Tesla, perła w koronie Muska, zatrudnia na budowie w Gruenheide w Brandenburgii polskich pracowników na 12-14-godzinnych zmianach od poniedziałku do soboty. Robotnicy dostają na godzinę 8,70 euro, czyli poniżej płacy minimalnej. O patologicznym zjawisku informuje portal Business Insider i telewizja ZDF.
Niemieccy dziennikarze mówią wprost: „to niegodne i nieodpowiedzialne warunki pracy na placu budowy i poza nim”
„Marcin i Paweł stoją przy drzwiach hostelu w brandenburskim miasteczku Mittenwalde po długim dniu pracy i palą papierosy. Przetrwali 14 godzin, ale przeklinają piasek” – pisze portal Business Insider. Dwaj Polacy od ponad trzech miesięcy układają rury kanalizacyjne.
„Rano odbierają nas i przywożą z powrotem autobusami” – mówią. Na fasadzie ich hostelu widnieje reklama: „8 euro za jedną noc, do 1000 łóżek”. Dzielą hostel z ok. 350 innymi budowlańcami. „Czasami śpimy po trzech w pokoju” – narzekają. I to w środku pandemii Covid-19 – zauważa Business Insider. Kilka tygodni temu na placu budowy koronawirusem zaraziły się dziesiątki pracowników. Od tego czasu przed budową mieści się centrum testowe – informuje portal.

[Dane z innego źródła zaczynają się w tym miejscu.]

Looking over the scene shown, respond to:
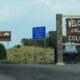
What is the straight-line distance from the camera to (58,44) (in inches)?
1639

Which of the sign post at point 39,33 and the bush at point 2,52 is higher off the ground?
the sign post at point 39,33

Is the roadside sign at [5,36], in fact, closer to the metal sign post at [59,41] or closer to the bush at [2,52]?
the bush at [2,52]

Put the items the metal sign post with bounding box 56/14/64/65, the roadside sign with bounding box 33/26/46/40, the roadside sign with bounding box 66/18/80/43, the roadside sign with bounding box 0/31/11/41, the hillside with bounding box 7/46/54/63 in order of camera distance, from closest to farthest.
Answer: the metal sign post with bounding box 56/14/64/65 → the roadside sign with bounding box 66/18/80/43 → the roadside sign with bounding box 33/26/46/40 → the hillside with bounding box 7/46/54/63 → the roadside sign with bounding box 0/31/11/41

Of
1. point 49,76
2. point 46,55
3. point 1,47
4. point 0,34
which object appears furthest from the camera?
point 0,34

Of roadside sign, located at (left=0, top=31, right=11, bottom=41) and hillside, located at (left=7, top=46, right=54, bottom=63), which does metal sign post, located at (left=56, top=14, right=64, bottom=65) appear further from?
roadside sign, located at (left=0, top=31, right=11, bottom=41)

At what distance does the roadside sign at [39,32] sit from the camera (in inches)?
1858

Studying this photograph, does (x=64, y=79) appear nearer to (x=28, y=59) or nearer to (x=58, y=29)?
(x=58, y=29)

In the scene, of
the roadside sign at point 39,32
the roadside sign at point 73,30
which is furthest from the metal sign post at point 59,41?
the roadside sign at point 39,32

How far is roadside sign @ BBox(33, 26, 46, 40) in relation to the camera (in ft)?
155

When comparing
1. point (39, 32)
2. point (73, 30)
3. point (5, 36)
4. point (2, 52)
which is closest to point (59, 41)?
point (73, 30)

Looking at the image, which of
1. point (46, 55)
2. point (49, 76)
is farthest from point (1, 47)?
point (49, 76)

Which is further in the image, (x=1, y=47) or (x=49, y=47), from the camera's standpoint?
(x=1, y=47)

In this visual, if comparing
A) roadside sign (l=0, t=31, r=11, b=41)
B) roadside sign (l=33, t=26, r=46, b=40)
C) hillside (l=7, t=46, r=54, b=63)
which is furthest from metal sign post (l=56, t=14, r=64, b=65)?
roadside sign (l=0, t=31, r=11, b=41)

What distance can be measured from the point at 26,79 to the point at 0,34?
142 feet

W każdej chwili mogą się zarazić koronawirusem, bowiem „przed hostelem ani w nim żaden z kilkuset robotników nie nosi maseczki ani nie utrzymuje dystansu. Witają się serdecznie, rozmawiają o dniu, przeklinają piasek i idą do swoich pokoi. Następnego dnia czeka ich kolejna 12-14-godzinna harówka”.

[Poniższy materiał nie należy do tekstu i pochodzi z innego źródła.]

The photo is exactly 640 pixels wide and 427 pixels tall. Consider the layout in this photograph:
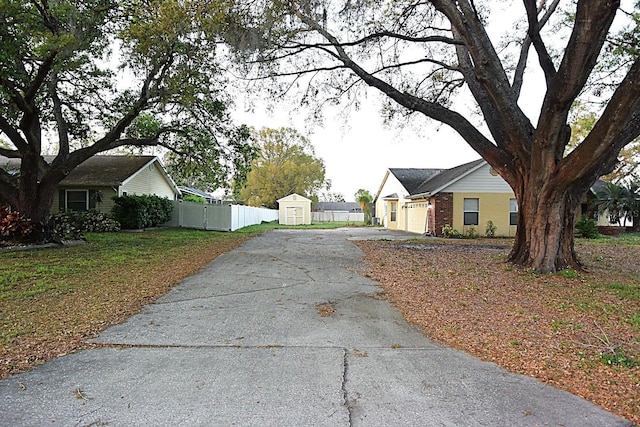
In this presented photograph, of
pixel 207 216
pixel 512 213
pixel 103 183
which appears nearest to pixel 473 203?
pixel 512 213

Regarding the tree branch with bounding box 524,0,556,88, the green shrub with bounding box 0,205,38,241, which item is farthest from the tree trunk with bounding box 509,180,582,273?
the green shrub with bounding box 0,205,38,241

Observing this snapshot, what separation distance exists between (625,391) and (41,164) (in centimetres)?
1709

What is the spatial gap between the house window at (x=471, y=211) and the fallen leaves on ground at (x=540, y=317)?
34.7 ft

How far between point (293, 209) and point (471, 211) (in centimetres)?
1998

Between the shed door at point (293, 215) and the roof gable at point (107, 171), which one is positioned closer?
the roof gable at point (107, 171)

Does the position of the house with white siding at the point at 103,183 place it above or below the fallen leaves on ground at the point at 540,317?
above

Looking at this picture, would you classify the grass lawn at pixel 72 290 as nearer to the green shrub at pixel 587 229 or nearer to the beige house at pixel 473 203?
the beige house at pixel 473 203

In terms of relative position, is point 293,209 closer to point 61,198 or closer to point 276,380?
point 61,198

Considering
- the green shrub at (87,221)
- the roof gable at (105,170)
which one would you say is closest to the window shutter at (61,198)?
the roof gable at (105,170)

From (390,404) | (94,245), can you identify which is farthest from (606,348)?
(94,245)

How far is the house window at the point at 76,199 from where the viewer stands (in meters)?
20.3

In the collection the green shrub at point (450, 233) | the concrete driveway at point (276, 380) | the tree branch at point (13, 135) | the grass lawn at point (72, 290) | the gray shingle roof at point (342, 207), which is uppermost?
the tree branch at point (13, 135)

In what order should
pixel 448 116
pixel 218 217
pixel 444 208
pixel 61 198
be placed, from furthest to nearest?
pixel 218 217 < pixel 444 208 < pixel 61 198 < pixel 448 116

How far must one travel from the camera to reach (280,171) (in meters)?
45.2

Marcin i Paweł, jak przystało na wychowanych przez polski rynek pracy narzekać nie chcą. Jak podaje portal, z ich punktu widzenia zarabiają przyzwoitą pensję: 40 zł za godzinę, czyli w przeliczeniu ok. 8,70 euro. A że płaca minimalna w Niemczech w 2021 roku wynosi 9,50 euro za godzinę? Tym się szczególnie nie przejmują. Dwudziestolatkowie chcą przeznaczyć wynagrodzenie na zakup samochodu, ale nie Tesli. Na ten ich nie stać.

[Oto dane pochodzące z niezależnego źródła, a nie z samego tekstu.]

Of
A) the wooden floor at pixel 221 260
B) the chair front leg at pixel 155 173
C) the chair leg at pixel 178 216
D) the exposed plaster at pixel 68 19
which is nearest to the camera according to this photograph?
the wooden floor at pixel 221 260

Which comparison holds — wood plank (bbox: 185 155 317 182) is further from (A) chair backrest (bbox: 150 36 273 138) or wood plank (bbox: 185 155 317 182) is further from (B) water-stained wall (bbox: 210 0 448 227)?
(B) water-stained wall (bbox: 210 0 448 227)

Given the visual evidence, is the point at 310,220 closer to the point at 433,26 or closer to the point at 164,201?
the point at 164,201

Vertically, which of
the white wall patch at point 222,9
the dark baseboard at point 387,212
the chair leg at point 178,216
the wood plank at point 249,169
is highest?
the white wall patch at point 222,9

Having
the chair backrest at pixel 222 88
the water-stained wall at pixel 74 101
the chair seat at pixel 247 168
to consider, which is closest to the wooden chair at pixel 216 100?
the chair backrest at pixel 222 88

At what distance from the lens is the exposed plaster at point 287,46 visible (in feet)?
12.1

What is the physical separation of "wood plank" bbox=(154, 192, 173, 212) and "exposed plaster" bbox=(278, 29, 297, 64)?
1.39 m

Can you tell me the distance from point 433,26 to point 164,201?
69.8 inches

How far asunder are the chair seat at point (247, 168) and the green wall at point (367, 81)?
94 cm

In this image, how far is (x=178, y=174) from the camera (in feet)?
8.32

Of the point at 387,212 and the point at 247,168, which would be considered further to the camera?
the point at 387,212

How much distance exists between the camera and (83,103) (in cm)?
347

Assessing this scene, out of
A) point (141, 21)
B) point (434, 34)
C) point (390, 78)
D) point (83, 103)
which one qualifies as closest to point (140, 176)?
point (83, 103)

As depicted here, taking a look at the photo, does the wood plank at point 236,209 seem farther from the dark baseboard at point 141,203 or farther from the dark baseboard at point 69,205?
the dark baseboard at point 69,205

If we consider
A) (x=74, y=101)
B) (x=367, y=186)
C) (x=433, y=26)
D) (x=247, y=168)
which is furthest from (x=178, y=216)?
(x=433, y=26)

Niemiecka prasa nie posiada się ze zdziwienia, że ci dwaj mężczyźni nie przejmują się tym, że wraz z kilkuset kolegami są stłoczeni w małych pokojach w małym hostelu w czasie pandemii koronawirusa. Męczy ich długa praca (…), ale są zadowoleni z wynagrodzenia, choć jest ono znacznie niższe od ustawowej płacy minimalnej. „Może także dlatego, że nikt im nie mówi, że nie muszą tak długo pracować i że przysługuje im znacznie wyższe wynagrodzenie” – konstatuje portal.
Elon Musk naciskał w ostatnich miesiącach na przyspieszenie budowy, atakując niemieckie władze za piętrzenie biurokratycznych problemów i powolne wydawanie pozwoleń.
Miliarder uważa, że taka postawa stoi w „bezpośredniej sprzeczności z pilną potrzebą walki ze zmianami klimatu”, a zezwolenie na budowę fabryki w Gruenheide „pomoże Niemcom osiągnąć cele określone w federalnej ustawie o ochronie klimatu”.
Tak więc oprócz zbawianie ludzkości wyprawą na Marsa, Musk uważa się również za Tego, Który Ocali Świat przed Katastrofą Klimatyczną. Takimi głupotami jak prawa pracownicze jak widać, nie przejmuje się wcale.